Entries from a dataset:
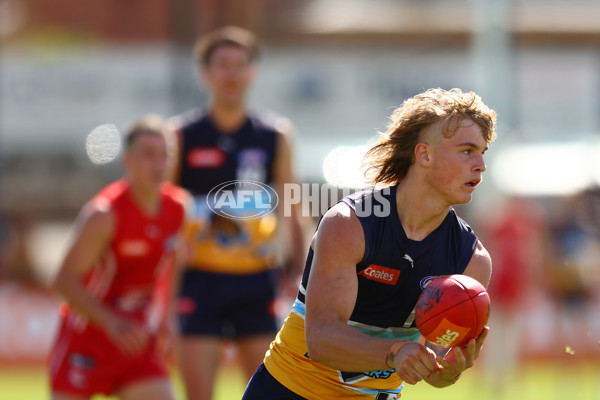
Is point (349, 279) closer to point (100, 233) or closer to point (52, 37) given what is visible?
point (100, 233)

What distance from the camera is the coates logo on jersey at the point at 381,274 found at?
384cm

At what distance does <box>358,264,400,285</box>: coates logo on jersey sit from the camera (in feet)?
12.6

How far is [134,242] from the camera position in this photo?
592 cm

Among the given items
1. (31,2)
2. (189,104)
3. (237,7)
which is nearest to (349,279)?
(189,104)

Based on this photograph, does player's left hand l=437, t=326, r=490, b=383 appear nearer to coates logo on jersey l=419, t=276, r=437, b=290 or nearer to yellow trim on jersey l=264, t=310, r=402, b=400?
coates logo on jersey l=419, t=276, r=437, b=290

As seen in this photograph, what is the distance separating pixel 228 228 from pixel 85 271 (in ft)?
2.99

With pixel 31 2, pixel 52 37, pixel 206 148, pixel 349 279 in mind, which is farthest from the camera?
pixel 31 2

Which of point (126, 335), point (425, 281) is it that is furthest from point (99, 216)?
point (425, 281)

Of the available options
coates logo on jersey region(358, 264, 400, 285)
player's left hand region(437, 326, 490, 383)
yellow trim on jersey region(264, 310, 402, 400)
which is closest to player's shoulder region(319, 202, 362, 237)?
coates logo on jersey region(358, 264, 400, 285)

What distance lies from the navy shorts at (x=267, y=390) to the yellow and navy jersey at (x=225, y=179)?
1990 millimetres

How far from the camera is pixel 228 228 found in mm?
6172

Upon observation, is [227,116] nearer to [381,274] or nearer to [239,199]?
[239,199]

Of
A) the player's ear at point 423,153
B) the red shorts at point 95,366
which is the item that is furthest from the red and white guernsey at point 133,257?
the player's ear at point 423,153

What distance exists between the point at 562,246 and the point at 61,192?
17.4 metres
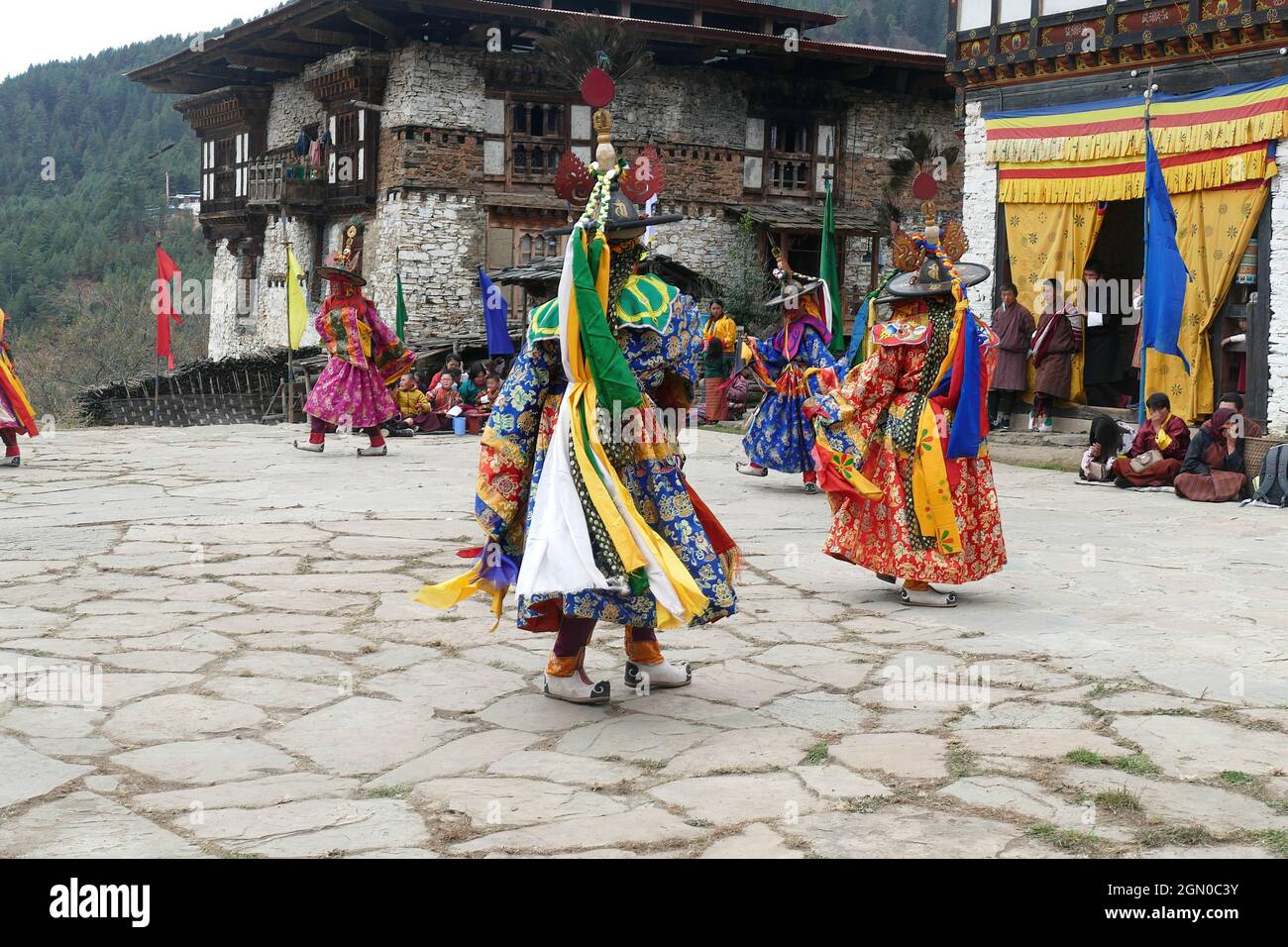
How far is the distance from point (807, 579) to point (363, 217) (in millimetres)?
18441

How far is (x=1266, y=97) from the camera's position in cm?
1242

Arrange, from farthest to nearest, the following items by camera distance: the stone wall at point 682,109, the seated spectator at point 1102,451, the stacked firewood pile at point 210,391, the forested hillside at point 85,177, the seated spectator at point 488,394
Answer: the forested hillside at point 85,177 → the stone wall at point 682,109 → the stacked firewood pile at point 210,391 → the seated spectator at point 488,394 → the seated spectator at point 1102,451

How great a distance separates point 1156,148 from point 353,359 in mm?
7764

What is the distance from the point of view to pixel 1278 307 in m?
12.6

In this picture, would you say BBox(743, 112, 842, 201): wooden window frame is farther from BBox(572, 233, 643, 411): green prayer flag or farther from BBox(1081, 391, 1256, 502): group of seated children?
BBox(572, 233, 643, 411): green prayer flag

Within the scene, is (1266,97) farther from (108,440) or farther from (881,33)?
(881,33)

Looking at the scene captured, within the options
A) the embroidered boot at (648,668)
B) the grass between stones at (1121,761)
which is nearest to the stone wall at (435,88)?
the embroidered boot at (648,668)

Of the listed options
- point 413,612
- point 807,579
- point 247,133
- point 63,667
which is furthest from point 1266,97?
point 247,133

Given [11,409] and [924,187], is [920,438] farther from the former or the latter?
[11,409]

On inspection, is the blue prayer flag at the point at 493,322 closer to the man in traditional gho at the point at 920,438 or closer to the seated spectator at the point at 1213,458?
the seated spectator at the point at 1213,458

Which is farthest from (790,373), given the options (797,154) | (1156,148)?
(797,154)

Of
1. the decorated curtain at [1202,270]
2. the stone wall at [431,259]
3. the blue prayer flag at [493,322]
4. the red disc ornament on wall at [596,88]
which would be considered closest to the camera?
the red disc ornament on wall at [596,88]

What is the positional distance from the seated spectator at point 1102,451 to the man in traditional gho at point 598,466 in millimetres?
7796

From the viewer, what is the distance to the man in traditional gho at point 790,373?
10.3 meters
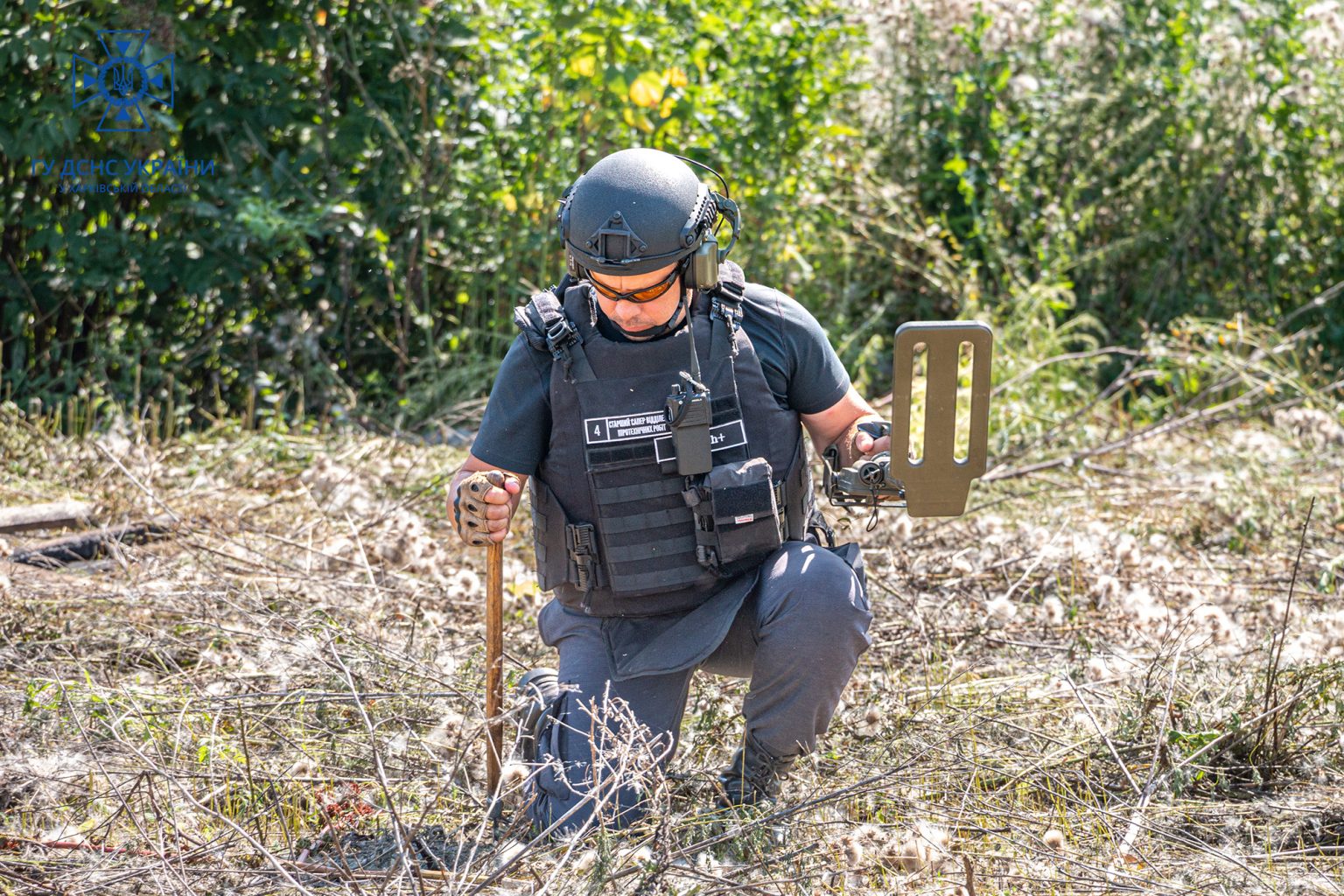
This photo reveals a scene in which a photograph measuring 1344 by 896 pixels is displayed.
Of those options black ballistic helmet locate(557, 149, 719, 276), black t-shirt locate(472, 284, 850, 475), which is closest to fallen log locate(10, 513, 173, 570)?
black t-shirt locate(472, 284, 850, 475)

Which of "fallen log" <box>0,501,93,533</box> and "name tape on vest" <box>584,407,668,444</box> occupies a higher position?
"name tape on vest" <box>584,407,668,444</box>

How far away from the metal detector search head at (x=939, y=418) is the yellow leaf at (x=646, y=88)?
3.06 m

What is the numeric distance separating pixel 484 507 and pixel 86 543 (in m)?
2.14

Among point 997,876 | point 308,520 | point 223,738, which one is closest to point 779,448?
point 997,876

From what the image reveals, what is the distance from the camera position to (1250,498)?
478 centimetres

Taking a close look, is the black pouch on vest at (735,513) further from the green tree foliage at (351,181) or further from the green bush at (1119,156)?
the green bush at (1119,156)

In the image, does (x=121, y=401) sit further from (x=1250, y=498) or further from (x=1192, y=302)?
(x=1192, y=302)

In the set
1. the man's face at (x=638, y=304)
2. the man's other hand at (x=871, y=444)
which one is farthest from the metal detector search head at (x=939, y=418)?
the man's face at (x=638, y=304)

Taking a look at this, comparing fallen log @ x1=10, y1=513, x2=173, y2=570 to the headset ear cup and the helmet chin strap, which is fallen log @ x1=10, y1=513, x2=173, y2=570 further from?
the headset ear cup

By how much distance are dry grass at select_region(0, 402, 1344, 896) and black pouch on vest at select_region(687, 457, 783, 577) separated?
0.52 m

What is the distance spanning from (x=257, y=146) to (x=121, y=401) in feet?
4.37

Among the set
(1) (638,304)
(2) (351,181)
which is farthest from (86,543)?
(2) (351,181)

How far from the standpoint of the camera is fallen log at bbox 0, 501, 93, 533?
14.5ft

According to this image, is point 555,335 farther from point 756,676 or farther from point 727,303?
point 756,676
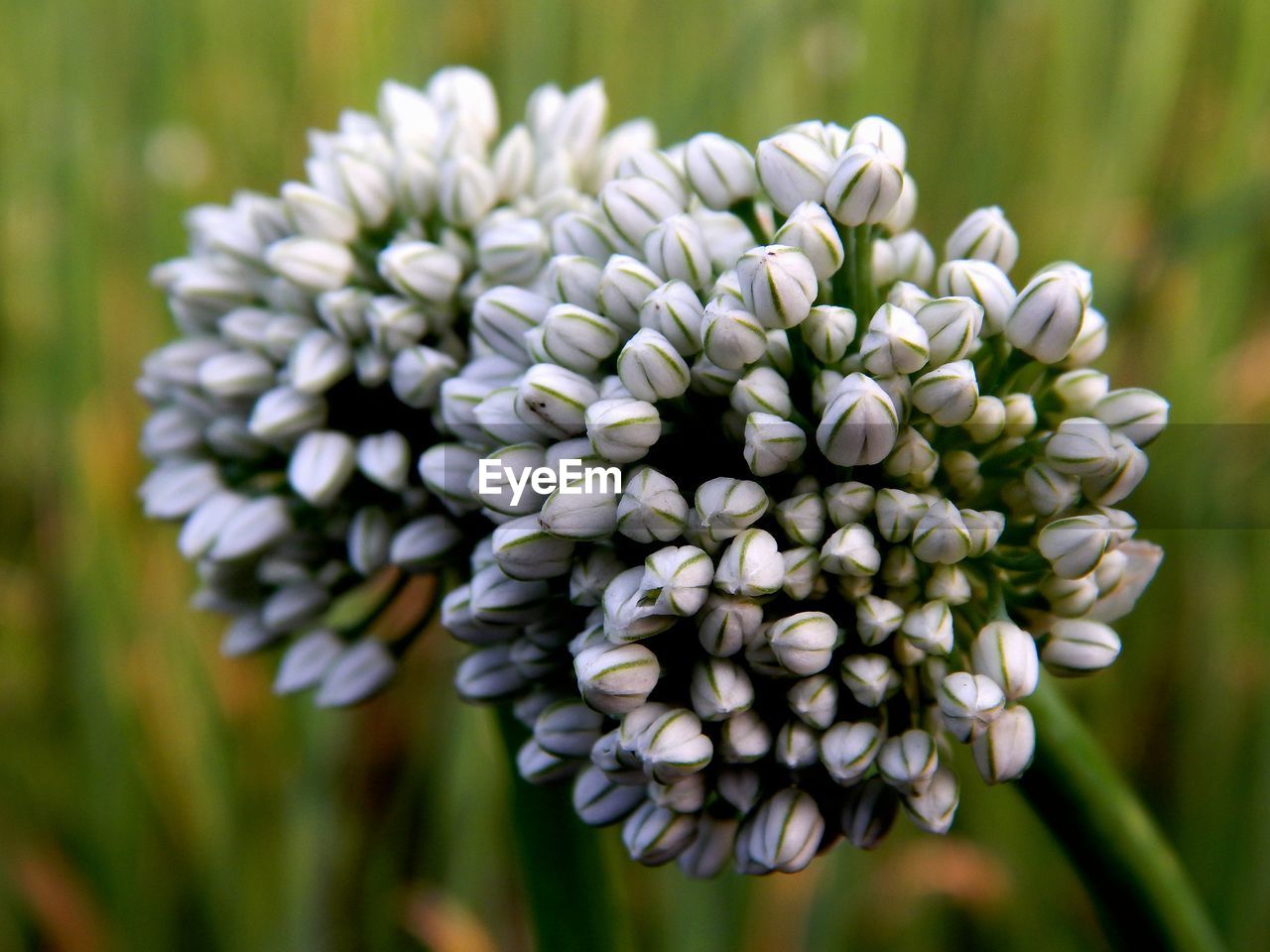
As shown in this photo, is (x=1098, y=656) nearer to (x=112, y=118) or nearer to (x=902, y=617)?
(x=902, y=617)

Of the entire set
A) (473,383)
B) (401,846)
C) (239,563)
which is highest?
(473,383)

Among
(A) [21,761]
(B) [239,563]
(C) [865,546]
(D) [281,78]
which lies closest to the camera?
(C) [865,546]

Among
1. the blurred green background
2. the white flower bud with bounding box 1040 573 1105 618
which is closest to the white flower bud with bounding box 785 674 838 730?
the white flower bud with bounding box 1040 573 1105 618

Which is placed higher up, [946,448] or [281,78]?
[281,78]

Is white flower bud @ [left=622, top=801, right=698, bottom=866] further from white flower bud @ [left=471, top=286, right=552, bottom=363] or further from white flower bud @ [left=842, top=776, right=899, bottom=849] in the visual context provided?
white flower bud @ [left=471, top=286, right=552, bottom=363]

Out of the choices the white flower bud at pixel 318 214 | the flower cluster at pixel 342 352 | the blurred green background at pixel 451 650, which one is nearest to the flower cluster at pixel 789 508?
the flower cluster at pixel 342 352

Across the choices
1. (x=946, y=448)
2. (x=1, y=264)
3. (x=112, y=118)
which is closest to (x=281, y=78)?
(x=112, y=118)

▶ Exercise details:
Quote every line word for word and keep the images out of the copy.

▶ Exercise response:
Is point (349, 279) closer to point (100, 233) or closer to point (52, 37) given what is visible?
point (100, 233)

What distance from the camera is the coates logo on jersey at the point at 381,274 found at?
384cm

At what distance does <box>358,264,400,285</box>: coates logo on jersey sit from the camera (in feet)?
12.6

How far is [134,242] from the camera position in this photo?
592 cm

Among the given items
1. (31,2)
2. (189,104)
3. (237,7)
which is nearest to (349,279)?
(189,104)

Based on this photograph, does player's left hand l=437, t=326, r=490, b=383 appear nearer to coates logo on jersey l=419, t=276, r=437, b=290 or nearer to yellow trim on jersey l=264, t=310, r=402, b=400?
coates logo on jersey l=419, t=276, r=437, b=290

As seen in this photograph, what is the distance separating pixel 228 228 from pixel 85 271 (in ft)?
2.99

With pixel 31 2, pixel 52 37, pixel 206 148, pixel 349 279 in mind, which is farthest from the camera?
pixel 31 2

Which of point (126, 335), point (425, 281) is it that is furthest from point (99, 216)?
point (425, 281)

Of the available options
coates logo on jersey region(358, 264, 400, 285)
player's left hand region(437, 326, 490, 383)
yellow trim on jersey region(264, 310, 402, 400)
which is closest to player's shoulder region(319, 202, 362, 237)?
coates logo on jersey region(358, 264, 400, 285)

What distance lies from the navy shorts at (x=267, y=390) to the yellow and navy jersey at (x=225, y=179)?
1990 millimetres

How far from the camera is pixel 228 228 found in mm?
6172

Upon observation, is [227,116] nearer to [381,274] or nearer to [239,199]?
[239,199]

Of
A) the player's ear at point 423,153
B) the red shorts at point 95,366
which is the item that is furthest from the red and white guernsey at point 133,257?
the player's ear at point 423,153

What distance exists between the point at 562,246 and the point at 61,192?
17.4 metres
How far is the distance from point (807, 579) to point (363, 217) (in millimetres)?
18441

How far is (x=1266, y=97) from the camera's position in cm?
1242

Arrange, from farthest to nearest, the following items by camera distance: the stone wall at point 682,109, the seated spectator at point 1102,451, the stacked firewood pile at point 210,391, the forested hillside at point 85,177, the seated spectator at point 488,394
Answer: the forested hillside at point 85,177 → the stone wall at point 682,109 → the stacked firewood pile at point 210,391 → the seated spectator at point 488,394 → the seated spectator at point 1102,451

How great a distance separates point 1156,148 from point 353,359 in mm?
7764

What is the distance from the point of view to pixel 1278 307 in m?
12.6

In this picture, would you say BBox(743, 112, 842, 201): wooden window frame is farther from BBox(572, 233, 643, 411): green prayer flag or farther from BBox(1081, 391, 1256, 502): group of seated children?
BBox(572, 233, 643, 411): green prayer flag

Within the scene, is (1266,97) farther from (108,440) or farther from (881,33)?
(881,33)

Looking at the scene captured, within the options
A) the embroidered boot at (648,668)
B) the grass between stones at (1121,761)
which is nearest to the stone wall at (435,88)?
the embroidered boot at (648,668)

Of the listed options
- point 413,612
- point 807,579
- point 247,133
- point 63,667
which is furthest from point 1266,97?
point 247,133

Given [11,409] and [924,187], is [920,438] farther from the former or the latter?
[11,409]

On inspection, is the blue prayer flag at the point at 493,322 closer to the man in traditional gho at the point at 920,438 or closer to the seated spectator at the point at 1213,458?
the seated spectator at the point at 1213,458

Which is farthest from (790,373), given the options (797,154) | (1156,148)?
(797,154)

Of
1. the decorated curtain at [1202,270]
2. the stone wall at [431,259]
3. the blue prayer flag at [493,322]
4. the red disc ornament on wall at [596,88]
which would be considered closest to the camera?
the red disc ornament on wall at [596,88]

What is the positional distance from the seated spectator at point 1102,451 to the man in traditional gho at point 598,466 in millimetres?
7796

From the viewer, what is the distance to the man in traditional gho at point 790,373?
10.3 meters
This photo reveals a scene in which a photograph measuring 1344 by 896 pixels is displayed.
Of those options black ballistic helmet locate(557, 149, 719, 276), black t-shirt locate(472, 284, 850, 475), which is closest to fallen log locate(10, 513, 173, 570)?
black t-shirt locate(472, 284, 850, 475)

Which of "fallen log" <box>0,501,93,533</box> and "name tape on vest" <box>584,407,668,444</box> occupies a higher position?
"name tape on vest" <box>584,407,668,444</box>

How far away from the metal detector search head at (x=939, y=418) is the yellow leaf at (x=646, y=88)?
3.06 m

What is the numeric distance separating pixel 484 507 and pixel 86 543 (in m)?
2.14

Among point 997,876 | point 308,520 | point 223,738, which one is closest to point 779,448?
point 997,876

From what the image reveals, what is the distance from the camera position to (1250,498)?
478 centimetres

Taking a close look, is the black pouch on vest at (735,513) further from the green tree foliage at (351,181) or further from the green bush at (1119,156)?
the green bush at (1119,156)

In the image, does (x=121, y=401) sit further from (x=1250, y=498) or further from (x=1192, y=302)?
(x=1192, y=302)

In the set
1. the man's face at (x=638, y=304)
2. the man's other hand at (x=871, y=444)
which one is farthest from the metal detector search head at (x=939, y=418)?
the man's face at (x=638, y=304)

Taking a look at this, comparing fallen log @ x1=10, y1=513, x2=173, y2=570 to the headset ear cup and the helmet chin strap, which is fallen log @ x1=10, y1=513, x2=173, y2=570 further from?
the headset ear cup

By how much distance are dry grass at select_region(0, 402, 1344, 896) and black pouch on vest at select_region(687, 457, 783, 577) separated?
0.52 m

What is the distance spanning from (x=257, y=146) to (x=121, y=401) in feet?
4.37

Among the set
(1) (638,304)
(2) (351,181)
which is farthest from (86,543)?
(2) (351,181)

How far from the standpoint of the camera is fallen log at bbox 0, 501, 93, 533?
14.5ft

According to this image, is point 555,335 farther from point 756,676 or farther from point 727,303?
point 756,676
As shown in this photo, is (x=1098, y=656) nearer to (x=112, y=118) or nearer to (x=902, y=617)?
(x=902, y=617)

Of the entire set
A) (473,383)
B) (401,846)
C) (239,563)
which is highest?
(473,383)

Among
(A) [21,761]
(B) [239,563]
(C) [865,546]
(D) [281,78]
which lies closest to the camera?
(C) [865,546]

Among
1. the blurred green background
2. the white flower bud with bounding box 1040 573 1105 618
which is closest to the white flower bud with bounding box 785 674 838 730?
the white flower bud with bounding box 1040 573 1105 618

Which is placed higher up, [946,448] or [281,78]?
[281,78]

Is white flower bud @ [left=622, top=801, right=698, bottom=866] further from white flower bud @ [left=471, top=286, right=552, bottom=363] or further from white flower bud @ [left=842, top=776, right=899, bottom=849] in the visual context provided?
white flower bud @ [left=471, top=286, right=552, bottom=363]

Out of the choices the white flower bud at pixel 318 214 | the flower cluster at pixel 342 352 | the blurred green background at pixel 451 650, which one is nearest to the flower cluster at pixel 789 508?
the flower cluster at pixel 342 352

Across the choices
1. (x=946, y=448)
2. (x=1, y=264)
3. (x=112, y=118)
which is closest to (x=281, y=78)?
(x=112, y=118)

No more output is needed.